[Excerpt from a dataset]
----------------

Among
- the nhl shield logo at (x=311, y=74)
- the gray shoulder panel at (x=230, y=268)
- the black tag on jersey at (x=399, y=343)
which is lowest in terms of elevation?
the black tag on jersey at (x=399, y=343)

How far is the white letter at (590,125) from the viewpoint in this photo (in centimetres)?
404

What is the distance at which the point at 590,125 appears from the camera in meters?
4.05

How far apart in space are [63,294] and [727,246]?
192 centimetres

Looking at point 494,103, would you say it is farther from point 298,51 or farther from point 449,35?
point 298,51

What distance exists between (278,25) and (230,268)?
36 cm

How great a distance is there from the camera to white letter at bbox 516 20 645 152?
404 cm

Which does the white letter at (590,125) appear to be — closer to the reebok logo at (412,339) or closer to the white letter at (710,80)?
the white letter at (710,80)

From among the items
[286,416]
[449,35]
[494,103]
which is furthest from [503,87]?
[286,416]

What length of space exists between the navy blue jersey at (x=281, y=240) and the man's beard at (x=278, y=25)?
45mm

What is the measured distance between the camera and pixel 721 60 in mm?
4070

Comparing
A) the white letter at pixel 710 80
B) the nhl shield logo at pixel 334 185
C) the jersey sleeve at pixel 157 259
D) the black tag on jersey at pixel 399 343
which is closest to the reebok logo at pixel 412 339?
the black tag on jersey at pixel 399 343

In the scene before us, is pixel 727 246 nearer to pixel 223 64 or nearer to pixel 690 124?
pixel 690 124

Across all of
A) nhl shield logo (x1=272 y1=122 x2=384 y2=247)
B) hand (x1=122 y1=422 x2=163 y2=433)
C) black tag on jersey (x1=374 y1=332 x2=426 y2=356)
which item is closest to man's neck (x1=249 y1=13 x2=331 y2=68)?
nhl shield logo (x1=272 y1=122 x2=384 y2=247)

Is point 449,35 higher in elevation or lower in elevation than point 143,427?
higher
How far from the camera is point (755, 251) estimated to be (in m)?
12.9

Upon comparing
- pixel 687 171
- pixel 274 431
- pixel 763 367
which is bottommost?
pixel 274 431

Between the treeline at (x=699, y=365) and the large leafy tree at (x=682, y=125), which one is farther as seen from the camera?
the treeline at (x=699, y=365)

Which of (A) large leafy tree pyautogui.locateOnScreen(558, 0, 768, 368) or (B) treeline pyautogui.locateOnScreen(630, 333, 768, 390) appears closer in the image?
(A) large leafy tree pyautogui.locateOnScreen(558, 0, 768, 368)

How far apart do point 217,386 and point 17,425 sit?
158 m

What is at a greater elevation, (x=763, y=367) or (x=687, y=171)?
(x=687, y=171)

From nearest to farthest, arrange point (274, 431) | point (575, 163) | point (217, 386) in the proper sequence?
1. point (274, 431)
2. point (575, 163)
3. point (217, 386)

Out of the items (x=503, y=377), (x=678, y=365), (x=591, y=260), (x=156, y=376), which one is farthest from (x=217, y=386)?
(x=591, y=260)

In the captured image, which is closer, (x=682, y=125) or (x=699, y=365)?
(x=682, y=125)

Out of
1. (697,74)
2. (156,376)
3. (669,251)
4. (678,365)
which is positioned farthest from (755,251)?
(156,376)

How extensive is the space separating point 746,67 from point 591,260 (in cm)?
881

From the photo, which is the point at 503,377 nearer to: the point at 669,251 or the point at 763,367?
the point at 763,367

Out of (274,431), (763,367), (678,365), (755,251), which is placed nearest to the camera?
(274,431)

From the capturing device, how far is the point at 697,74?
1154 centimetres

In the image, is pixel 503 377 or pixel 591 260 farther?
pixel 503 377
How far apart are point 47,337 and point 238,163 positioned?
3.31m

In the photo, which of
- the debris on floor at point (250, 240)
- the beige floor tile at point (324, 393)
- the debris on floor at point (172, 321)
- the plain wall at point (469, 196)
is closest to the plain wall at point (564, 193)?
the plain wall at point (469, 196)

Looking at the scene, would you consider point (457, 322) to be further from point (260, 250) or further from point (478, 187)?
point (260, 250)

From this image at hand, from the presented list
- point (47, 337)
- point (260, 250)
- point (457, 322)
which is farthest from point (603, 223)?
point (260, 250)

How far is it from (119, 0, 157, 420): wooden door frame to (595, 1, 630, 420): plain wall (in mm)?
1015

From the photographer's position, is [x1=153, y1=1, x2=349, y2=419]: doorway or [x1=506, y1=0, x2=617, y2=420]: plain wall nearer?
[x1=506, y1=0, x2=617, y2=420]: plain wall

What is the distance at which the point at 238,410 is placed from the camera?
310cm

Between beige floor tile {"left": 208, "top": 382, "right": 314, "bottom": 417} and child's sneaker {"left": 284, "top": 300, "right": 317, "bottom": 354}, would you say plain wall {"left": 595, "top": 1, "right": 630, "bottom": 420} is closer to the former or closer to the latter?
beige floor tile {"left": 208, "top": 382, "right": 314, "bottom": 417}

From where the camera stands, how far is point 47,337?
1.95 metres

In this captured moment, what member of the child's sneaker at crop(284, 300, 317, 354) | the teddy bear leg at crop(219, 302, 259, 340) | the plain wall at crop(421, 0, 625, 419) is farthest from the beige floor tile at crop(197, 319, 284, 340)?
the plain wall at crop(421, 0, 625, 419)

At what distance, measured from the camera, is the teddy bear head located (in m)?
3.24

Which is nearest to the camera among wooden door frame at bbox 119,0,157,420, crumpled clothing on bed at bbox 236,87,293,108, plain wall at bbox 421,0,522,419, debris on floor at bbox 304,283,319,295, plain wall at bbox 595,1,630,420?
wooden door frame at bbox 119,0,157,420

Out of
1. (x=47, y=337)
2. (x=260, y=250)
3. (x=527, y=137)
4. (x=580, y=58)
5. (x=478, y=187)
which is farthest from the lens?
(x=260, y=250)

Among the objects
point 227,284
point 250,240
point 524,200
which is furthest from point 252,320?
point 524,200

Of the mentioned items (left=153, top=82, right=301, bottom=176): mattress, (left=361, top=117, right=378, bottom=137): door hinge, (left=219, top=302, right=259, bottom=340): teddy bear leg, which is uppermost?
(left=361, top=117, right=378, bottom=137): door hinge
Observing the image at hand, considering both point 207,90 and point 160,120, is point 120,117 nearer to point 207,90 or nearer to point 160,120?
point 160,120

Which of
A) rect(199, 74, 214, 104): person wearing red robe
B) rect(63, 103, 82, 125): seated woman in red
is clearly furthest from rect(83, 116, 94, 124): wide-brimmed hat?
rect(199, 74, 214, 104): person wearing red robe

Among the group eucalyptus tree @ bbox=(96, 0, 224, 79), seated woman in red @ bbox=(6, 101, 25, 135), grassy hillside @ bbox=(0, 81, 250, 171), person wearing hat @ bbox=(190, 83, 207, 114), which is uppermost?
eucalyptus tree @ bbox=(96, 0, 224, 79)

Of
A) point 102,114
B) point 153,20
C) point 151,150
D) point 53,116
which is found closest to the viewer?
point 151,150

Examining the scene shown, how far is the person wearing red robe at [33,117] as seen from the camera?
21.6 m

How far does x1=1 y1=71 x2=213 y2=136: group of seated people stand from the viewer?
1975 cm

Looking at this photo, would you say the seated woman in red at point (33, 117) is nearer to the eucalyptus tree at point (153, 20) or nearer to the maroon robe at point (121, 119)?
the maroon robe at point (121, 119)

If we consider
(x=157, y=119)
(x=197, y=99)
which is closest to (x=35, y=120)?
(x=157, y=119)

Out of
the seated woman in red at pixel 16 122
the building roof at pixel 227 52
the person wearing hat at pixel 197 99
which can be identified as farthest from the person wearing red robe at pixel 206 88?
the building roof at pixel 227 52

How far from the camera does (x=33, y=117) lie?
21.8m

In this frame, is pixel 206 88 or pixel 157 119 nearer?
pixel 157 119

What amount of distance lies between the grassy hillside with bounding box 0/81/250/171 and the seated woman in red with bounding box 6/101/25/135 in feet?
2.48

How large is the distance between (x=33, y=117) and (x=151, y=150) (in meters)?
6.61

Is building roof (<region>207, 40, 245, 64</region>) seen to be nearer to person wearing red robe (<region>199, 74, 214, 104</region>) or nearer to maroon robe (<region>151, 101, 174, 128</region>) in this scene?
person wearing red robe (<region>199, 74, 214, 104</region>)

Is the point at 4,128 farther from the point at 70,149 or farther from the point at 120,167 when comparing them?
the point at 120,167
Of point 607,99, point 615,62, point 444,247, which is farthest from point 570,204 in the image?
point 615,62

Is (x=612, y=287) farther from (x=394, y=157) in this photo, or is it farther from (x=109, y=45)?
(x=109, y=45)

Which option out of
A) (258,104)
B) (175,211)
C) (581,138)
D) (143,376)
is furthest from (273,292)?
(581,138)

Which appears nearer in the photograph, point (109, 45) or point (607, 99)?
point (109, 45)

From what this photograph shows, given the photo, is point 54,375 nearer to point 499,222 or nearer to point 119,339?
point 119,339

----------------

> [WORK TO BE COMPLETED]
From the line containing "Is the point at 4,128" down to the final line of the data, write out every line exactly; both the first and last of these belong in your answer, and nothing else does.

> [COMPLETE ANSWER]
Is the point at 4,128 farther from the point at 70,149 or farther from the point at 120,167 when comparing them?
the point at 120,167
Of point 607,99, point 615,62, point 444,247, which is farthest from point 570,204 in the image?
point 615,62

Is (x=612, y=287) farther from (x=394, y=157) in this photo, or is it farther from (x=109, y=45)?
(x=109, y=45)

Which option out of
A) (258,104)
B) (175,211)
C) (581,138)
D) (143,376)
is furthest from (273,292)?
(581,138)

Which appears nearer in the photograph, point (109, 45) or point (607, 99)?
point (109, 45)

From what this photograph shows, given the photo, is point 54,375 nearer to point 499,222 or nearer to point 119,339?
point 119,339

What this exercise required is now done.